- _Problem to solve_
Can you echo back, word for word and without the pictures, everything in the entries from the line containing "Observing this image, does" down to the line containing "0.97 meters", both of those lines included?

- _Exercise inputs_
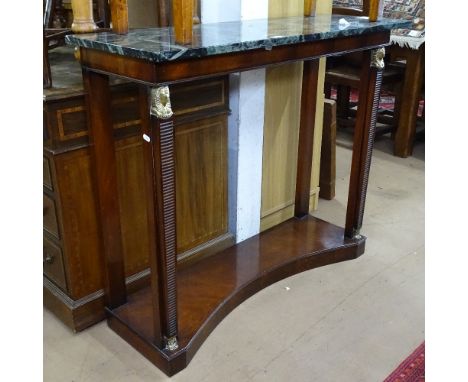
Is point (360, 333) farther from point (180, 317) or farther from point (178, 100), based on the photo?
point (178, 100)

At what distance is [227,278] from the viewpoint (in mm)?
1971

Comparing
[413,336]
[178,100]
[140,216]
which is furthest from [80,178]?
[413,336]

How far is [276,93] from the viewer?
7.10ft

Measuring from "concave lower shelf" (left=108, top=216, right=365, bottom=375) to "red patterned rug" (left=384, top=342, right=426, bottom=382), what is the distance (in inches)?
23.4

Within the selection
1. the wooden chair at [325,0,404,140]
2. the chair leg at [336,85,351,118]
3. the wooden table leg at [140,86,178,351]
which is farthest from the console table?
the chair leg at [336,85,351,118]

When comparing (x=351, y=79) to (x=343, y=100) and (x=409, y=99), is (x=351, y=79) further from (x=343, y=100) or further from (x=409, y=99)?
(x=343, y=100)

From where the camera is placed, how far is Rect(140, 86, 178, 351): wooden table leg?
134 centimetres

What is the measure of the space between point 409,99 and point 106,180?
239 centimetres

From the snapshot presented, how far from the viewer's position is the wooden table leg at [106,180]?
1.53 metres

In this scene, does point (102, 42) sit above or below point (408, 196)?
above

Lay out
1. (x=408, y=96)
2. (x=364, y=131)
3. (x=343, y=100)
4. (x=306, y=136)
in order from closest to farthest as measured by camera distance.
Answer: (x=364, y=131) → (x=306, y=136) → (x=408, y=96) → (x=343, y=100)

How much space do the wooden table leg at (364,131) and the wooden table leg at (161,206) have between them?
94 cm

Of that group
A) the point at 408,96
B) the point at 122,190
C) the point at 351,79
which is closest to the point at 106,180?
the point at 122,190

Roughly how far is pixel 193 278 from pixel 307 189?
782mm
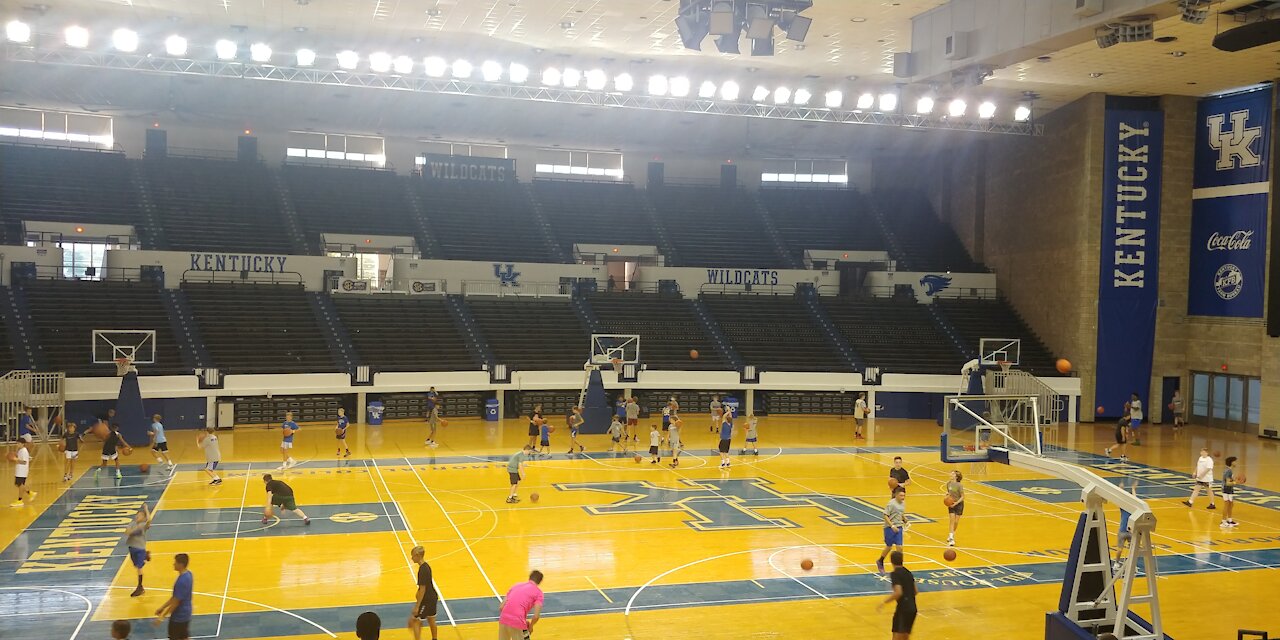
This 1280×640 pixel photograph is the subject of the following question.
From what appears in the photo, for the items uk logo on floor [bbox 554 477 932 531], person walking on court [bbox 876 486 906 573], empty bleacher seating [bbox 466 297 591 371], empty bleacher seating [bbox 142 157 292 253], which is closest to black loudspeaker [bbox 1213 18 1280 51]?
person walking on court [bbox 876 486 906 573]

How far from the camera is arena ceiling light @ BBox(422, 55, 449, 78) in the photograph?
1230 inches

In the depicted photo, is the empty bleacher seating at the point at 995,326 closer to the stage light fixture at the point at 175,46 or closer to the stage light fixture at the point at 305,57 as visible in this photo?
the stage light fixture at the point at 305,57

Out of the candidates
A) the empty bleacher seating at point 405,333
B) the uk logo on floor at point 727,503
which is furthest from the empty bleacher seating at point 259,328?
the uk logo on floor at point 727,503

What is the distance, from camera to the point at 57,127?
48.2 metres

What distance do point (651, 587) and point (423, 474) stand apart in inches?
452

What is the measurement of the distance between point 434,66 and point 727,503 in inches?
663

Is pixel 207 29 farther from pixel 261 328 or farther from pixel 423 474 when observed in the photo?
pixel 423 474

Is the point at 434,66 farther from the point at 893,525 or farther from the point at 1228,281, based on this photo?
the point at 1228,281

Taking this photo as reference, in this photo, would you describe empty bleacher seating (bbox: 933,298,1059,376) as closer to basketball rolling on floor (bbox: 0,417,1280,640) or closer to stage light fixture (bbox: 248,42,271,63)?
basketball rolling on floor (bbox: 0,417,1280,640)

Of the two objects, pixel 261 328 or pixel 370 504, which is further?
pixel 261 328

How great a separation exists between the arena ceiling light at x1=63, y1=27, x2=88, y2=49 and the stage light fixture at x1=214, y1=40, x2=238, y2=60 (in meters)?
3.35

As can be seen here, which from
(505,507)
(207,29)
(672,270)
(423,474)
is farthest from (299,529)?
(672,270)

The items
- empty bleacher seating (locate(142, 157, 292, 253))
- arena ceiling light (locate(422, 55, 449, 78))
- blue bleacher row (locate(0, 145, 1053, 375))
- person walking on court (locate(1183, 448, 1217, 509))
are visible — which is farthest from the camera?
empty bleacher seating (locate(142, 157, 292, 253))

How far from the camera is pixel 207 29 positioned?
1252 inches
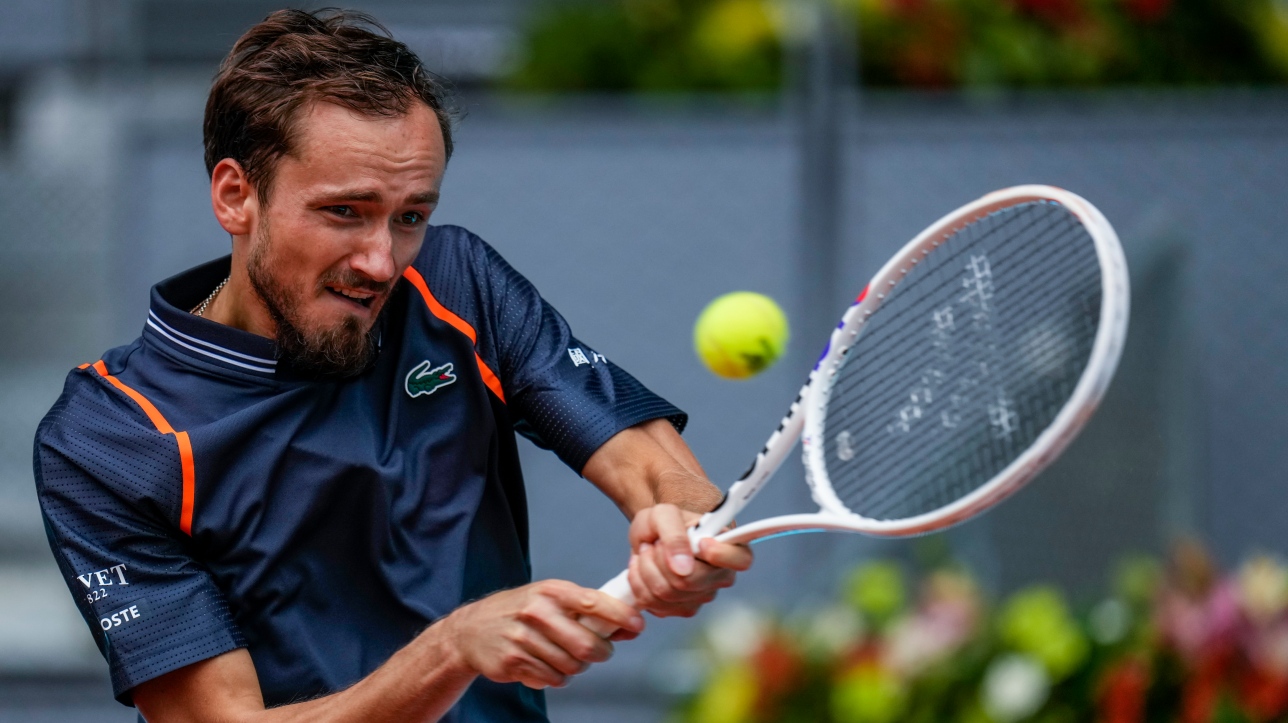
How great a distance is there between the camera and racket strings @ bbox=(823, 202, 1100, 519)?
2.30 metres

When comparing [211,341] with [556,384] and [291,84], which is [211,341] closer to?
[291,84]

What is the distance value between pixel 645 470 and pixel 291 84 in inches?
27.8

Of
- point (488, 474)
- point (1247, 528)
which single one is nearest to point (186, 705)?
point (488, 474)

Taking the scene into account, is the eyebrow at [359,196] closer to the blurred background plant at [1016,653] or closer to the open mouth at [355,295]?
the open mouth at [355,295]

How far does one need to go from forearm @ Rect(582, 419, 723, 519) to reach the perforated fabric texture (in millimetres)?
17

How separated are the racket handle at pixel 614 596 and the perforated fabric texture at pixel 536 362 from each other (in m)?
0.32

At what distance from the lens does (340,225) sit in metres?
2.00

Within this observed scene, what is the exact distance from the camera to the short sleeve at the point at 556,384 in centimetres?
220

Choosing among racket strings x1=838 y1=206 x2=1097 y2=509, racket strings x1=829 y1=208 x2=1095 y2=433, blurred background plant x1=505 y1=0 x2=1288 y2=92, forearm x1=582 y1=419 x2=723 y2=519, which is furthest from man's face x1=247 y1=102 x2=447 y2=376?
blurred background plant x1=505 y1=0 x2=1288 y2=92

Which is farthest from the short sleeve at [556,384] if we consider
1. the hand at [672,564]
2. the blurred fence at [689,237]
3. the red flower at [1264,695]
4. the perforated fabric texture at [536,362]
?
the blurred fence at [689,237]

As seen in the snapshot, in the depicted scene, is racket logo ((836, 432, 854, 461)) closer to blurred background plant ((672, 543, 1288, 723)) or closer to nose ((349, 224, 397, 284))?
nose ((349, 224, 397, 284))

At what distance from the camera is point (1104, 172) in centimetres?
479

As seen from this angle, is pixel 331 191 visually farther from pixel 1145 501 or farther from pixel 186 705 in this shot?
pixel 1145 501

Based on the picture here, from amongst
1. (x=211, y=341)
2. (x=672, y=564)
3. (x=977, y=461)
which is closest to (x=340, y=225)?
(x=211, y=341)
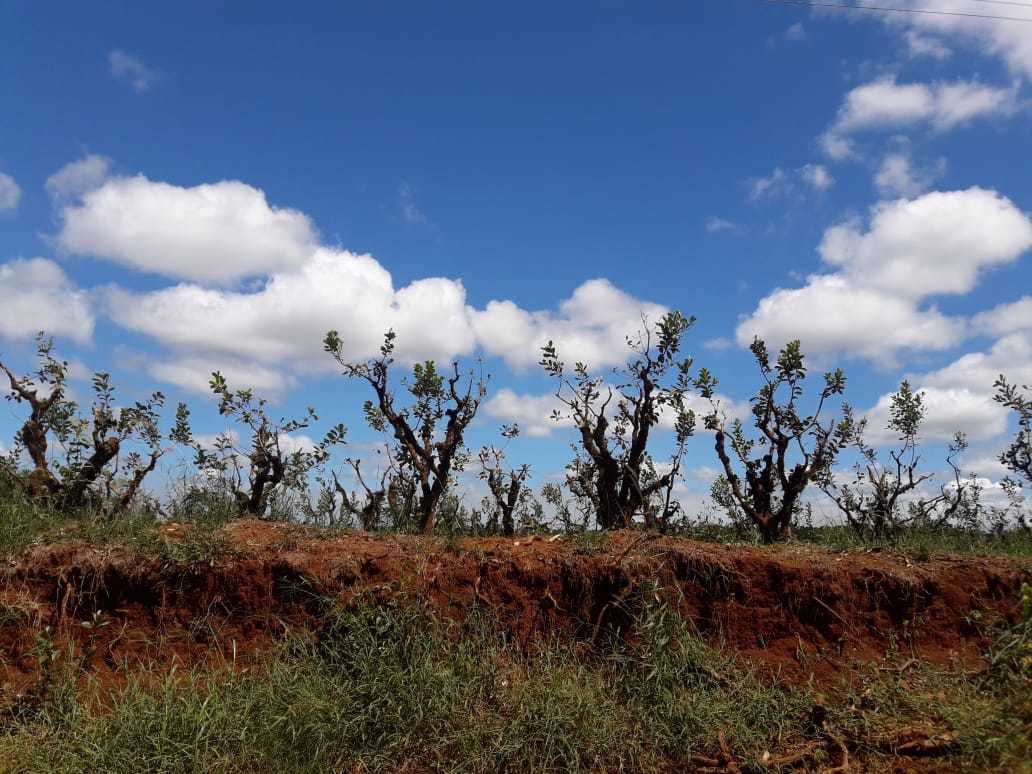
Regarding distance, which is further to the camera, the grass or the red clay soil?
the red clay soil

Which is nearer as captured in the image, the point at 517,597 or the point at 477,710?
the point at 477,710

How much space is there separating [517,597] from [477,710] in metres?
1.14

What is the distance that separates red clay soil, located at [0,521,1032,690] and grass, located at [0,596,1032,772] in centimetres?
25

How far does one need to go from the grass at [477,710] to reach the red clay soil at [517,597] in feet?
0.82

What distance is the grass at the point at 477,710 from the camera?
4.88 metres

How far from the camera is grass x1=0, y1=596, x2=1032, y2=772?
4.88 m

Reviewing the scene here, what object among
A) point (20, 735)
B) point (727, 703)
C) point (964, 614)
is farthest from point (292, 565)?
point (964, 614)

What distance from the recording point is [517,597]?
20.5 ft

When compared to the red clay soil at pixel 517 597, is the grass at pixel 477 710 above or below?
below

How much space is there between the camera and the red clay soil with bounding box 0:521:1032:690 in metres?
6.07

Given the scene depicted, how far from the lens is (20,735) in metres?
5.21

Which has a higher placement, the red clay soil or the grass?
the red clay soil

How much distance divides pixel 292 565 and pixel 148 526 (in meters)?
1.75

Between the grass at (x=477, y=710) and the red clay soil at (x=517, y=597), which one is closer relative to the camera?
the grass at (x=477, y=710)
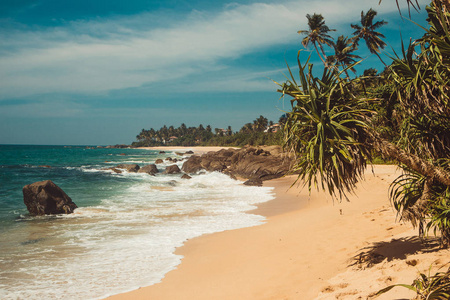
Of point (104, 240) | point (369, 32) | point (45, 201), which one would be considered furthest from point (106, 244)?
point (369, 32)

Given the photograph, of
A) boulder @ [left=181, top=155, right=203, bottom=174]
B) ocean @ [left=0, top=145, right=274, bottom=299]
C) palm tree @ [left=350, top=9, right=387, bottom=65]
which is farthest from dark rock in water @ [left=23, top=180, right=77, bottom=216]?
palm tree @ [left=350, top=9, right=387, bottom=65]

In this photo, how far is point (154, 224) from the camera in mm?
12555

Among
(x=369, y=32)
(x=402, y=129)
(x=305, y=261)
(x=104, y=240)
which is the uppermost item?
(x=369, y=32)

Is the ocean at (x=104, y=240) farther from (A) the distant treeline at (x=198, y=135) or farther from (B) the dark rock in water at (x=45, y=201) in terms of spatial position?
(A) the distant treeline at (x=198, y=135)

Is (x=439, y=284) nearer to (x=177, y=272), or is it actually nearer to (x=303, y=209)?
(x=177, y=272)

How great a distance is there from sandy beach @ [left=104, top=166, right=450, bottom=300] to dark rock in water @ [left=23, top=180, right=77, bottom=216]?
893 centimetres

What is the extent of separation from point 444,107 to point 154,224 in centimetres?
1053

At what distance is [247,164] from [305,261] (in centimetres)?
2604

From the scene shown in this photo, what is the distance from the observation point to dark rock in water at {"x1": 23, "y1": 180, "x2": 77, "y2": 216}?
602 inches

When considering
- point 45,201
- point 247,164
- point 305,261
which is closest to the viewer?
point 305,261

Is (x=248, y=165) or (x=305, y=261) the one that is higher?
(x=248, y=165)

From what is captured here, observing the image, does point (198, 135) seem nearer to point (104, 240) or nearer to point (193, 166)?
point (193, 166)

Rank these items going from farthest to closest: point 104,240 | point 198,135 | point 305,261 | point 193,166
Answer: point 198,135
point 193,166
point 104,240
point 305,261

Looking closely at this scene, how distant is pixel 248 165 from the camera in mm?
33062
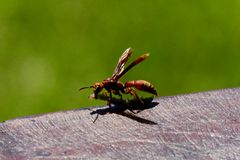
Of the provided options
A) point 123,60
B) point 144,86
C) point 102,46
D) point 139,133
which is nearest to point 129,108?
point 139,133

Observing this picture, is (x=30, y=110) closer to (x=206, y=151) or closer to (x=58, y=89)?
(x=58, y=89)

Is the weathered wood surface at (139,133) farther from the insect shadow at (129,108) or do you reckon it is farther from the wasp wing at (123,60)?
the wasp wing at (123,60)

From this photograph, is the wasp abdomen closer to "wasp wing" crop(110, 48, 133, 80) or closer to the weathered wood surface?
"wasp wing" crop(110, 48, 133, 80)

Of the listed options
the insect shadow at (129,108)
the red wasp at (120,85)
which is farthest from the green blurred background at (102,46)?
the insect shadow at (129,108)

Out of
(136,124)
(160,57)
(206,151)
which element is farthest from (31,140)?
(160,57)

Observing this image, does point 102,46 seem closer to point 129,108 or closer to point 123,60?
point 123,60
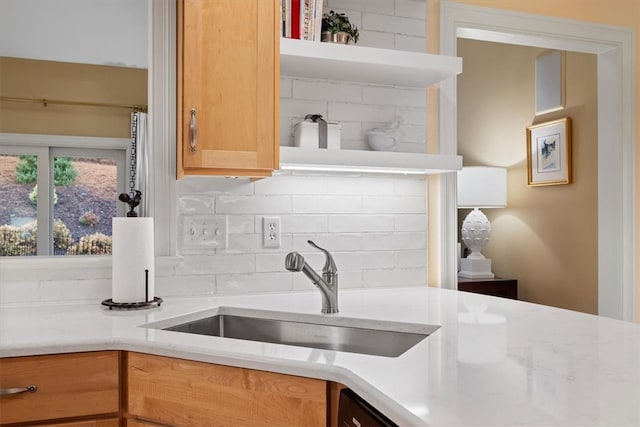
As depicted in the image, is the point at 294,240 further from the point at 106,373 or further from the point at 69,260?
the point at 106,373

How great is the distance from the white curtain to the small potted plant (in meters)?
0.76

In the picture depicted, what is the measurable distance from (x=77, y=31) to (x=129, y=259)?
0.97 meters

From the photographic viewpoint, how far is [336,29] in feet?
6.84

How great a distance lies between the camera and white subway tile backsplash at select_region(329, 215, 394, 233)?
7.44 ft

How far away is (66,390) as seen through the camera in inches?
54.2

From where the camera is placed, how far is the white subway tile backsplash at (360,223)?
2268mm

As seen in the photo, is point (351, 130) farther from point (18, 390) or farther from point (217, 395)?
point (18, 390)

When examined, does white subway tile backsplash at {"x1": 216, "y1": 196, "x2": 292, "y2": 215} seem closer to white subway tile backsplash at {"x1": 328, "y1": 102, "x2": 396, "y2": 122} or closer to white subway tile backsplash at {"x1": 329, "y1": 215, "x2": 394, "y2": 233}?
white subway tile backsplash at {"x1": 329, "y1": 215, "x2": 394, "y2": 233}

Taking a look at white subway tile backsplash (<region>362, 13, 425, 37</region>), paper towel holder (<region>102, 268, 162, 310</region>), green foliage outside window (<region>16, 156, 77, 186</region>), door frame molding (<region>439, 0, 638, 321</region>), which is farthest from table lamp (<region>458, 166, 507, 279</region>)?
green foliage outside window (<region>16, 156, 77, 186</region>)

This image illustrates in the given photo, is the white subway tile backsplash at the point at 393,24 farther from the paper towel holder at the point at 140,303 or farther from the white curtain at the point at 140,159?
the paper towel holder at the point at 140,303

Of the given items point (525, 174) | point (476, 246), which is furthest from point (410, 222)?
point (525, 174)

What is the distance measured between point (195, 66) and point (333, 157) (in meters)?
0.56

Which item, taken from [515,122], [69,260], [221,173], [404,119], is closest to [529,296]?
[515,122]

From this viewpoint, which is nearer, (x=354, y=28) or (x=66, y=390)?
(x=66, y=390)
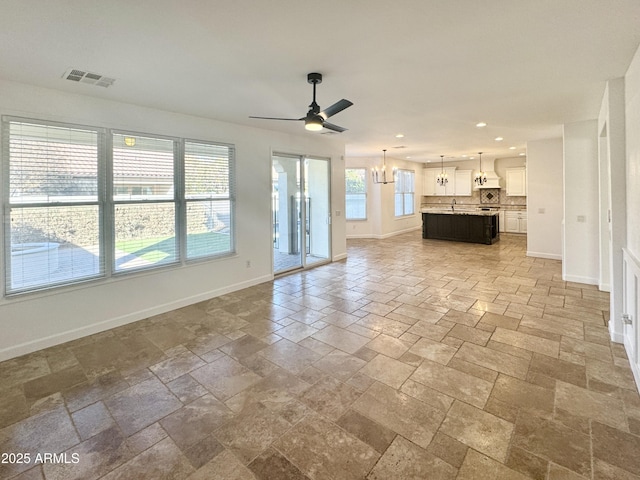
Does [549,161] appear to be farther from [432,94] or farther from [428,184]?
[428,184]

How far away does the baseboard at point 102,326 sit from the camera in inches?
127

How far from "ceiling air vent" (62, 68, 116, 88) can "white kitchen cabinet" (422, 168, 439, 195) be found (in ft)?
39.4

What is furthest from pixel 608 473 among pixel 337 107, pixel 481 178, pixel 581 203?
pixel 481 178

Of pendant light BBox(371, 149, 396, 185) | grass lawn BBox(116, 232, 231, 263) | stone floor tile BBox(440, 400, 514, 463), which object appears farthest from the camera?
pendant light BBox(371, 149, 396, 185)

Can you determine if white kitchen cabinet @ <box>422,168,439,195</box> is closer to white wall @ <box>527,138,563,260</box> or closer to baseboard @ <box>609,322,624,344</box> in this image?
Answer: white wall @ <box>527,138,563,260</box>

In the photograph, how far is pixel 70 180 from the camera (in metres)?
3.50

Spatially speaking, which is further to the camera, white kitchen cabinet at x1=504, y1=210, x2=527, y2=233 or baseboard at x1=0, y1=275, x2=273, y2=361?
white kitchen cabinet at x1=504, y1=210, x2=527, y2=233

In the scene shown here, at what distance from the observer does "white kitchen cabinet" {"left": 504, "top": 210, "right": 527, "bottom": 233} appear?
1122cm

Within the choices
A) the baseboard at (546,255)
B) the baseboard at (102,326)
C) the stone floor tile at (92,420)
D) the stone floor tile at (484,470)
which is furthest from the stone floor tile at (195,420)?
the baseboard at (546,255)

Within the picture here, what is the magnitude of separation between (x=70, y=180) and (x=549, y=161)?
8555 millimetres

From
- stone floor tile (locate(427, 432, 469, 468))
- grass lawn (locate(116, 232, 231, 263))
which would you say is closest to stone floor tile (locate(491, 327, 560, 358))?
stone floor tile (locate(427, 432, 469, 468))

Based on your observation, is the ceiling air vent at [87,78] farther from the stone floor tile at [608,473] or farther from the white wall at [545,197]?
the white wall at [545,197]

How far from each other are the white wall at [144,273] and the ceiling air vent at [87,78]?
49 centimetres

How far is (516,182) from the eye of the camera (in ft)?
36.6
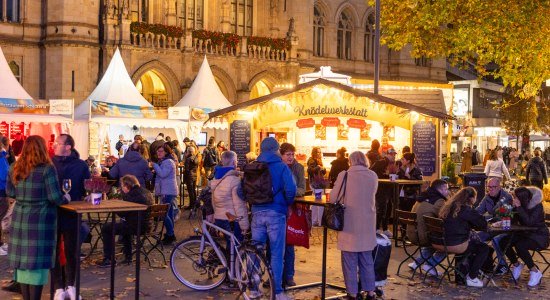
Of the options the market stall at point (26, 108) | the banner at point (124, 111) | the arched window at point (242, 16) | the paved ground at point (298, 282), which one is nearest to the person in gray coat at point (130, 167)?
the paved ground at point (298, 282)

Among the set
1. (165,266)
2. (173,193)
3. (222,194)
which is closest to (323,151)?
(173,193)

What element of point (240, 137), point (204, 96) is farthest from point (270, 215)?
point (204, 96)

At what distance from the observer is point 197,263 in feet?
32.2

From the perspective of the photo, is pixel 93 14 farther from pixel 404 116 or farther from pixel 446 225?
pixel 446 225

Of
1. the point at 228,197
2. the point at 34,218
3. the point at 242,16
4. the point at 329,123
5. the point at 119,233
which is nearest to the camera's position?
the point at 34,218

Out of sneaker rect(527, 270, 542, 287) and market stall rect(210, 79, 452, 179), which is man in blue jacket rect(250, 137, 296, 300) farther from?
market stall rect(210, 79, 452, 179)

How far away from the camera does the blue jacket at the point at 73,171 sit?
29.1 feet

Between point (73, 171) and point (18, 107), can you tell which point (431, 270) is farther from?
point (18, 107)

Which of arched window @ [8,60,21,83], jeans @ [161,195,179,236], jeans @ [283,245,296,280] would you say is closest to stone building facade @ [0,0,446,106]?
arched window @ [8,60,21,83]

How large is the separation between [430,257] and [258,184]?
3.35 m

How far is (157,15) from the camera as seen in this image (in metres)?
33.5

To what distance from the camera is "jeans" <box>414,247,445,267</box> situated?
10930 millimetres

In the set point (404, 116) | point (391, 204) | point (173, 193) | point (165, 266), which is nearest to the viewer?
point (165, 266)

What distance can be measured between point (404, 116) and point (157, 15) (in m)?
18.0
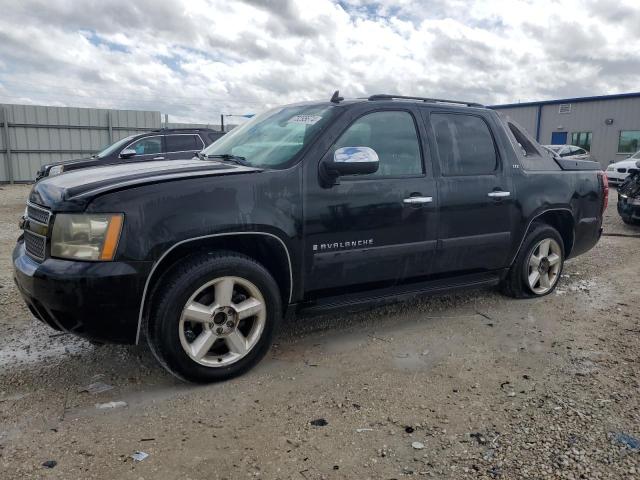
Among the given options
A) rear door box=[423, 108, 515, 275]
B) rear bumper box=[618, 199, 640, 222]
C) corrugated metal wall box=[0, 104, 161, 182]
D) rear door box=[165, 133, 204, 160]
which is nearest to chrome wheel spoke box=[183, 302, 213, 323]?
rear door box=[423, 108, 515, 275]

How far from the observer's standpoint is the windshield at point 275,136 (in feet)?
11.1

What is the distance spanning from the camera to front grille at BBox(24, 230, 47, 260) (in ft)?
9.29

- _Problem solution_
Observing this image, does point 102,46 seem closer to point 129,108 or closer to point 123,60?
point 123,60
As depicted in the image, is the point at 294,240 further from the point at 106,373 or further from the point at 69,260?
the point at 106,373

How great is the distance from the white curtain to the small potted plant (in meters)?
0.76

In the picture depicted, what is the measurable distance from (x=77, y=31) to (x=129, y=259)?
0.97 meters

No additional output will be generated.